*** Opening of Records for the task ***

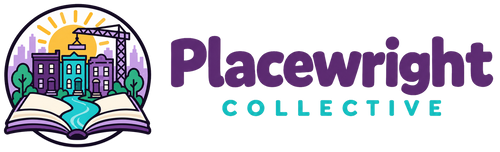 Placewright Collective logo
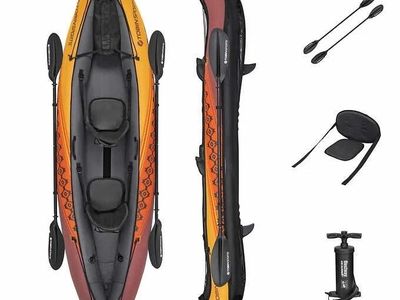 Tobin Inflatable Kayak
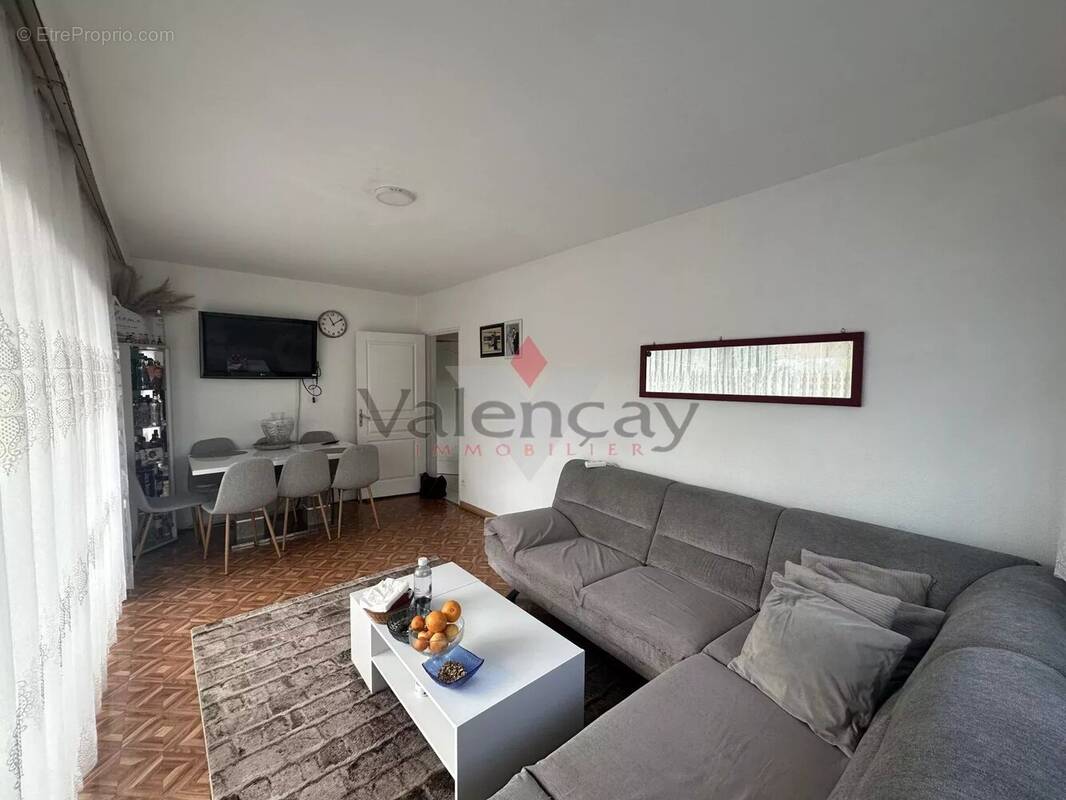 Appartement à MULHOUSE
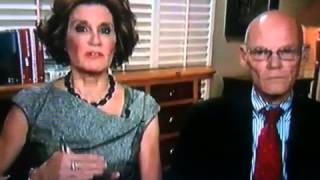 CNN James Carville and Mary Matalin Don't Laugh at Me! Profile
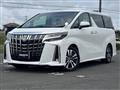 2018 Toyota Alphard G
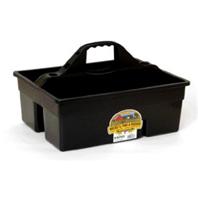 Miller Mfg - Plastic Dura Tote - Black Miller Mfg - Plastic Dura Tote - Black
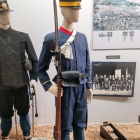 ④	官軍の服装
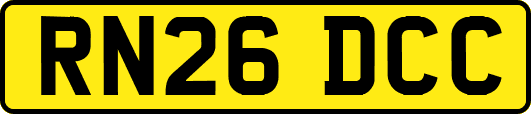 RN26DCC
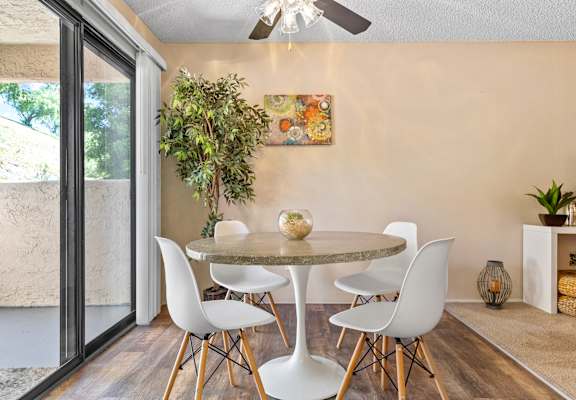 Dining Room at River Oaks, Oceanside, CA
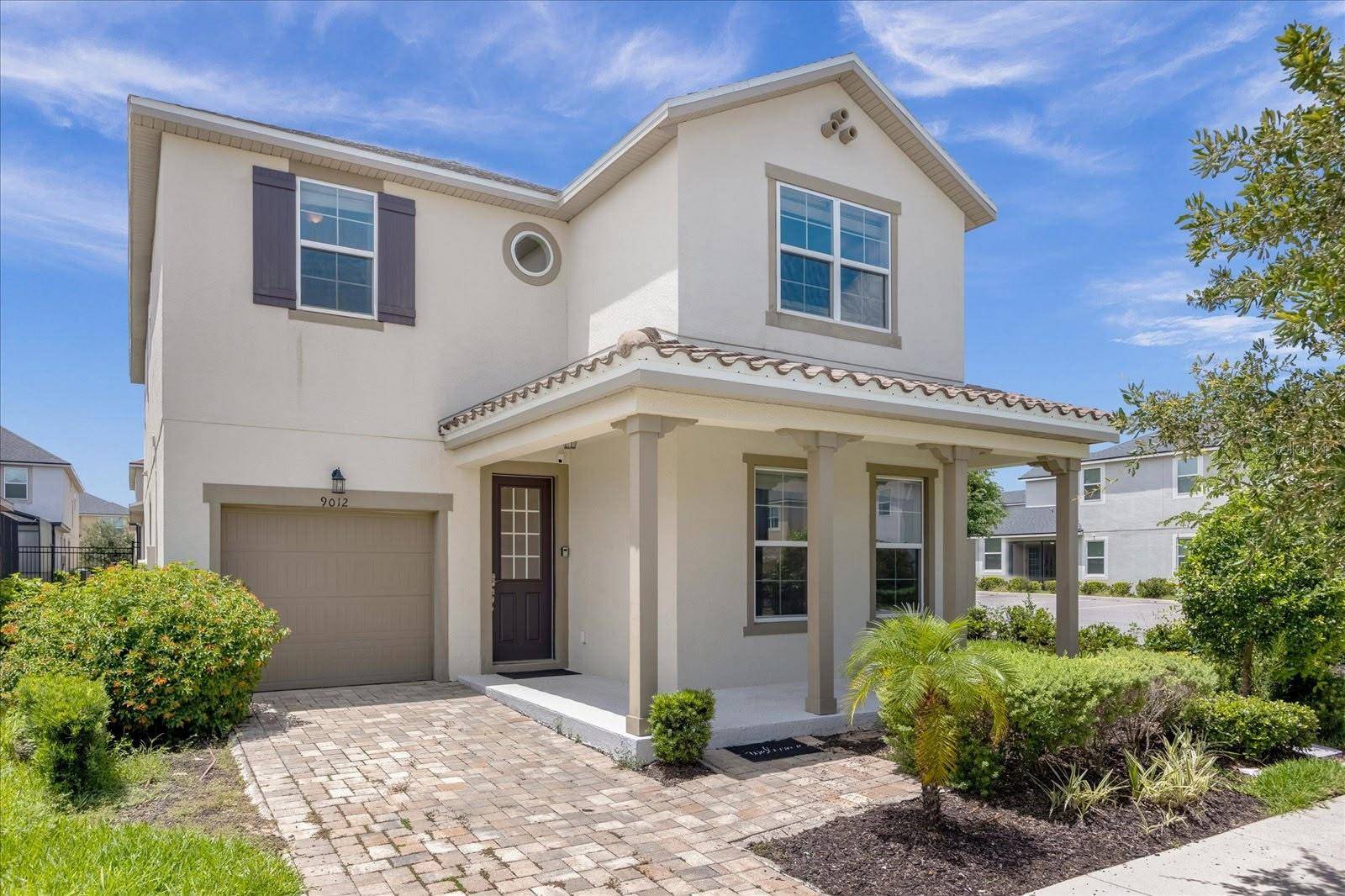 9012 EGRET MILLS TER, Kissimmee, FL 34747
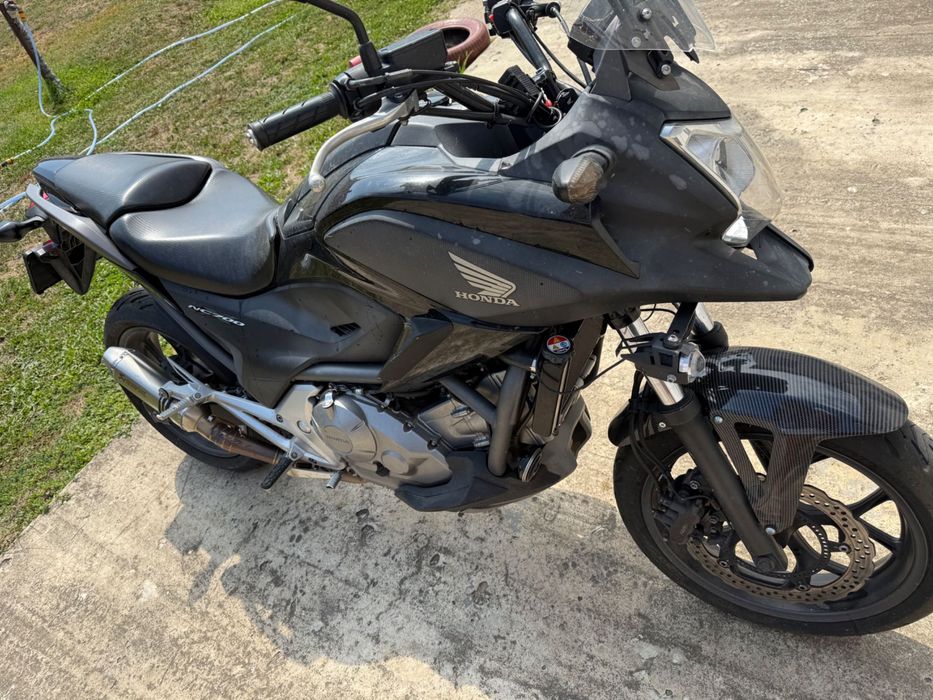Motor Honda 700nc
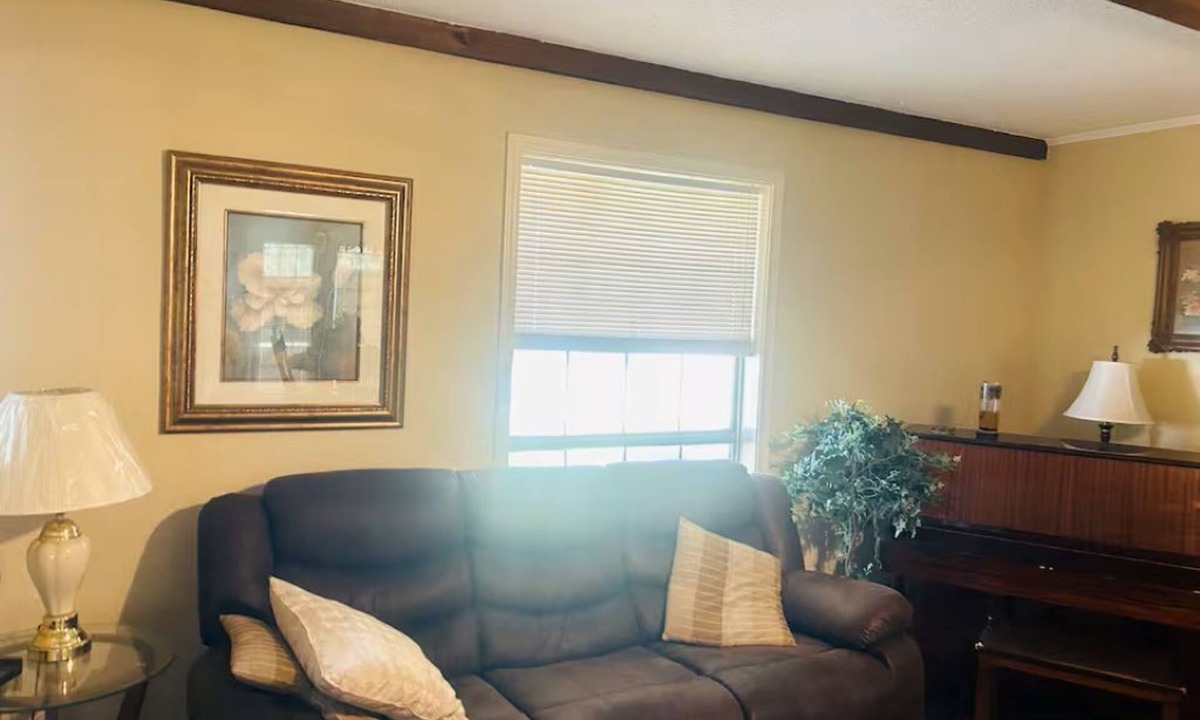 Shreveport Apartment | A bit in the South Entire home in Shreveport, Louisiana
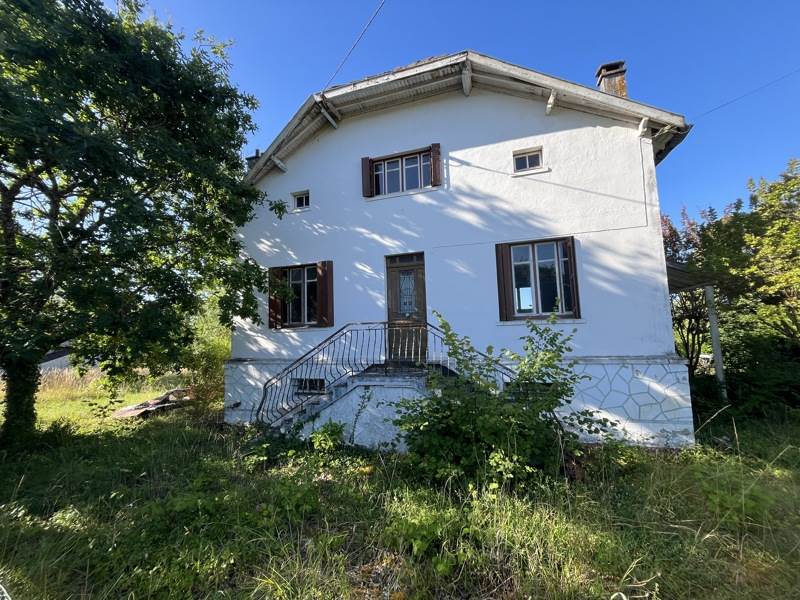 Vente Maison VILLETOUREIX - 5 pièces -144 m² - (24600)
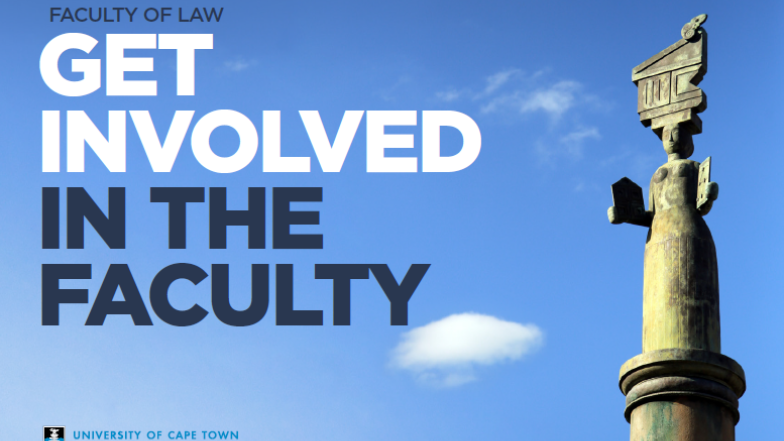 Cover of the Get Involved brochure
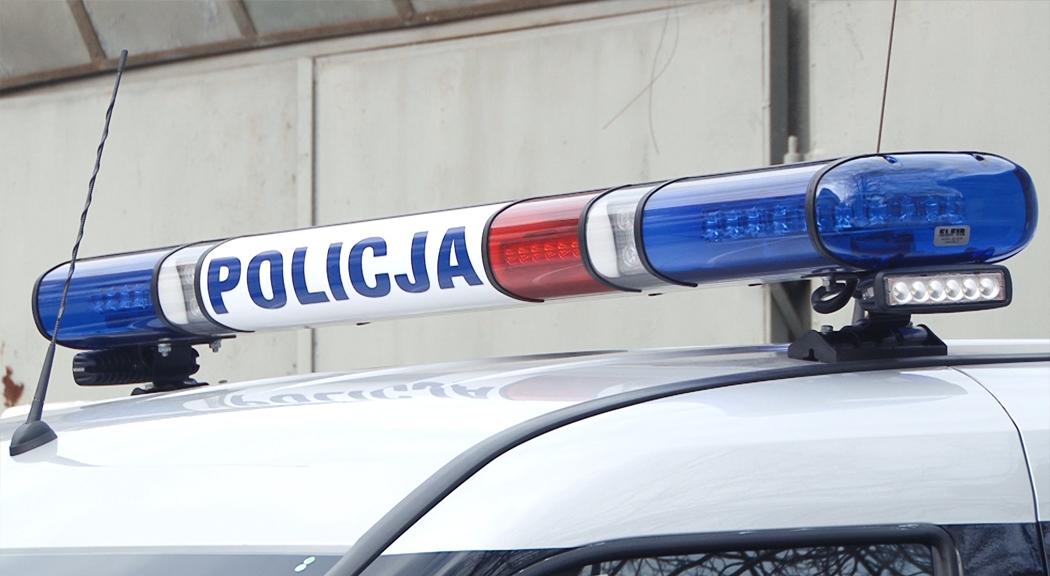 Narkotyki i kradzione auto znalezione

*** Close of Records for the task ***

Instructions to follow —
Give every entry again verbatim, with no pictures.

Written answer —
 Placewright Collective logo
 Tobin Inflatable Kayak
 Appartement à MULHOUSE
 CNN James Carville and Mary Matalin Don't Laugh at Me! Profile
 2018 Toyota Alphard G
 Miller Mfg - Plastic Dura Tote - Black Miller Mfg - Plastic Dura Tote - Black
 ④	官軍の服装
 RN26DCC
 Dining Room at River Oaks, Oceanside, CA
 9012 EGRET MILLS TER, Kissimmee, FL 34747
Motor Honda 700nc
 Shreveport Apartment | A bit in the South Entire home in Shreveport, Louisiana
 Vente Maison VILLETOUREIX - 5 pièces -144 m² - (24600)
 Cover of the Get Involved brochure
 Narkotyki i kradzione auto znalezione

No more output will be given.